**PAGE EXTRACT**
##########

Critic speak is tough, but we've got you covered.
Quote :"Unity Identity Text Self" Quote 1
The unity we find in literary texts is impregnated with the identity that finds that unity. This is simply to say that my reading of a certain literary work will differ from yours or his or hers. As readers, each of us will bring different kinds of external information to bear. Each will seek out the particular themes that concern him. Each will have different ways of making the text into an experience with a coherence and significance that satisfies.
When each of us reads a book, we make sense of it in our own unique way. And that's because each of us has a different identity, a different past, and different experiences.
Someone who grew up in Mississippi is going to read The Sound and the Fury differently from someone who grew up in New York, for example. Those readers will concentrate on different themes and imagery, and they'll come to different conclusions about what the novel is saying.
If you're a Southerner from Mississippi like Faulkner, you might see The Sound and the Fury as an allegory for how the South fell apart. If you have lots of family issues, you might read the novel as a story about how dysfunctional family life is. If you're African American, you might read the novel and see just how messed up race relations were back in the day in the South. Depending on who you are, your individual readings will emphasize different themes and issues.

##########

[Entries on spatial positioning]

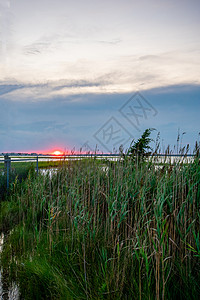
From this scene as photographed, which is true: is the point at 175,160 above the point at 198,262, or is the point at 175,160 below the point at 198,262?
above

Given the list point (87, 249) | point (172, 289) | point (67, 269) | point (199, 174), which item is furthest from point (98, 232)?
point (199, 174)

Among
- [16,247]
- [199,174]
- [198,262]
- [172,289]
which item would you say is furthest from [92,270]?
[199,174]

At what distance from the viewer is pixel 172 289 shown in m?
2.33

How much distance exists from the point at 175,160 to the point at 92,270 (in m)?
2.13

##########

**GOAL**
Could you repeat the passage about how readers interpret texts from "When each of" to "and different experiences.", swapping "identity" for "background"? Rely only on the passage about how readers interpret texts.

**WORKED SOLUTION**
When each of us reads a book, we make sense of it in our own unique way. And that's because each of us has a different background, a different past, and different experiences.